Dans l'Église russe, le mot starets (au pluriel startsy) désigne un moine qui, rempli des lumières du Saint-Esprit, est un guide dans la voie de la perfection. Le starets peut être prêtre, mais il ne l'est pas toujours ; il peut recevoir la charge de gouverner un monastère, mais ce n'est ni fréquent ni habituellement souhaité ; son rôle est de vivre une expérience spirituelle telle que les autres sentent en lui la présence de Dieu.

Bien que le mot « starets » soit employé pour qualifier des moines plus anciens, l'initiateur du mouvement fut Nil Sorski, né en 1435 d'une famille noble de la région de Moscou. Au monastère de Cyrille Belozerski, il pratiqua une rude ascèse, mais sans satisfaire ses élans mystiques. Il partit donc pour l'Athos, où il rencontra des moines qui lui apprirent la prière spirituelle, la garde du cœur et la clarté de jugement. Il lut les œuvres des Pères, retenant toute doctrine qui tente de donner des fondements mystiques à l'ascèse de la vie monastique. Il rentra en Russie et se fixa à quelque distance de son ancien monastère. Voulant une stricte pauvreté, un détachement total et une vie humble, Nil Sorski proposa de rendre à l'État les propriétés des monastères. Un tel projet heurta les dirigeants de l'Église russe, parmi lesquels se rencontraient des saints. Ils combattirent si violemment Nil Sorski que le mouvement qu'il avait lancé parut complètement aboli lors de sa mort, le 7 mai 1508.

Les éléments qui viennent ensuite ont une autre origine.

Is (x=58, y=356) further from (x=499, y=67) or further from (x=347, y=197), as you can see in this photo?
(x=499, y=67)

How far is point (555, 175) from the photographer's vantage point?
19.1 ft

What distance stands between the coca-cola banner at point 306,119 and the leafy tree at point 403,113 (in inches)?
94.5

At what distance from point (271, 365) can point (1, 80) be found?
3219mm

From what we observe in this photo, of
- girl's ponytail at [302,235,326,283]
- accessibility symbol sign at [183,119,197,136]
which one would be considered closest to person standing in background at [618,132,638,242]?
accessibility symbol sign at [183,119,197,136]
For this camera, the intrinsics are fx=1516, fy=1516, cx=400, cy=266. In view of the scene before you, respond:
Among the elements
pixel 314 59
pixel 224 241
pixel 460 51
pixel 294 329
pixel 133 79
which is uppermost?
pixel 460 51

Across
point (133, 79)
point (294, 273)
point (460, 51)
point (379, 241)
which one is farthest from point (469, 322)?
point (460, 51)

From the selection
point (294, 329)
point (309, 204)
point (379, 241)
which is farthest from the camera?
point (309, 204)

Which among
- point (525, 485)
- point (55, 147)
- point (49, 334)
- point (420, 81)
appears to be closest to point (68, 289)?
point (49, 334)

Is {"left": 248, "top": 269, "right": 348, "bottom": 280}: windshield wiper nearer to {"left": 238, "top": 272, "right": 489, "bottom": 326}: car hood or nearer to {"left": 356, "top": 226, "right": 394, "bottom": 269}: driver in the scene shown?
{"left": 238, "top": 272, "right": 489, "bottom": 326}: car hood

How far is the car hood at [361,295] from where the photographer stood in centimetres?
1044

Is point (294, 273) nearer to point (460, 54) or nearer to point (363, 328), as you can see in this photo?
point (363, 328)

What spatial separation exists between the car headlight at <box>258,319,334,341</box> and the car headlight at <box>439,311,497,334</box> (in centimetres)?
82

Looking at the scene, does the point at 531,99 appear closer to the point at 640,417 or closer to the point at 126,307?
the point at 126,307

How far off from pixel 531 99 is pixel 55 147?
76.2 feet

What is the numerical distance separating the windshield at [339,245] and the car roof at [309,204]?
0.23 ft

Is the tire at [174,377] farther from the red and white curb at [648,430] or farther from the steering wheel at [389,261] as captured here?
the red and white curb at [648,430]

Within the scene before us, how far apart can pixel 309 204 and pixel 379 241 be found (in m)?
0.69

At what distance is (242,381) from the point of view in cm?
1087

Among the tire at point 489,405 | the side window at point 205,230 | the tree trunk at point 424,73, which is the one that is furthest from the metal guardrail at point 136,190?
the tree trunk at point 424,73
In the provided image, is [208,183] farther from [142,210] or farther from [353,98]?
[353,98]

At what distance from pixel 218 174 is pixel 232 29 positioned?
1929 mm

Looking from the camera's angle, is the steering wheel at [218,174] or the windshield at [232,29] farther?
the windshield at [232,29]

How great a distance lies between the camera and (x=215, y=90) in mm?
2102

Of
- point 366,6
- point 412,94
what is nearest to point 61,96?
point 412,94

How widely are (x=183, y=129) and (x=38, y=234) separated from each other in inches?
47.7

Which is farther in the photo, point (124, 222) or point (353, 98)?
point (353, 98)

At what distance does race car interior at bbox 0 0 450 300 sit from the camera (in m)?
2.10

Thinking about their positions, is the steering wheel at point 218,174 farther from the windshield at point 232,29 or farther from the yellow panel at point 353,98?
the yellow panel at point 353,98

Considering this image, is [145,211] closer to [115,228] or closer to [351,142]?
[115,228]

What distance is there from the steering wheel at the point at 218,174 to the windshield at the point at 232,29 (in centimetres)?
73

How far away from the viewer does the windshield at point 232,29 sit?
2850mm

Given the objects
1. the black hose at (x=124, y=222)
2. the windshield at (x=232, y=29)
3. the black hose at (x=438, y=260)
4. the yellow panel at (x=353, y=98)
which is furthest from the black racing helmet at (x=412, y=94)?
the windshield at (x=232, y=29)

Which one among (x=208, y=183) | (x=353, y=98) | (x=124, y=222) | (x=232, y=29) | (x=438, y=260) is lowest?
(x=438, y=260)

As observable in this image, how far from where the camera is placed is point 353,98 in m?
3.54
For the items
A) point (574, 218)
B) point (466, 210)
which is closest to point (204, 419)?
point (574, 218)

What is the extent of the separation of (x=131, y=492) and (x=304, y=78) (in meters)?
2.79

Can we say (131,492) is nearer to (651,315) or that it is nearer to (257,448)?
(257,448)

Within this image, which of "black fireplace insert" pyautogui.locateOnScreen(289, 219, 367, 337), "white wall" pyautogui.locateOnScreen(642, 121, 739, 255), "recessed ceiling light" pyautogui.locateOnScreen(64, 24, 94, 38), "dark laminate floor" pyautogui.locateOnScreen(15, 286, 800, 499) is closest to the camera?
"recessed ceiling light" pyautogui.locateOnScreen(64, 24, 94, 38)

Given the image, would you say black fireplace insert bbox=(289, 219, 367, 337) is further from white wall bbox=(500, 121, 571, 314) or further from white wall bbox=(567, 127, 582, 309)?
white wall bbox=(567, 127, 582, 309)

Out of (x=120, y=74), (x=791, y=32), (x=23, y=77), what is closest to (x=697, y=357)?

Cependant, l'« état angélique » resta un idéal pour les moines et, deux siècles plus tard, le starets Païssi Velitchkovski lui donna un nouvel essor. Né en 1722 à Poltava, Païssi commença très jeune des études ecclésiastiques et passa quatre ans à l'école de Kiev. Moine à dix-sept ans, il ne trouva pas ce qu'il cherchait et passa par plusieurs monastères avant de gagner l'Athos, où il se pénétra des traditions de l'ancien monachisme. Il revint en Moldavie, où il séjourna dans plusieurs monastères et où il mourut le 15 novembre 1794. Païssi avait remis en lumière la parenté spirituelle qui avait toujours existé entre le monachisme russe et l'idéal de la sainte montagne de l'Athos ; son influence fut profonde et durable.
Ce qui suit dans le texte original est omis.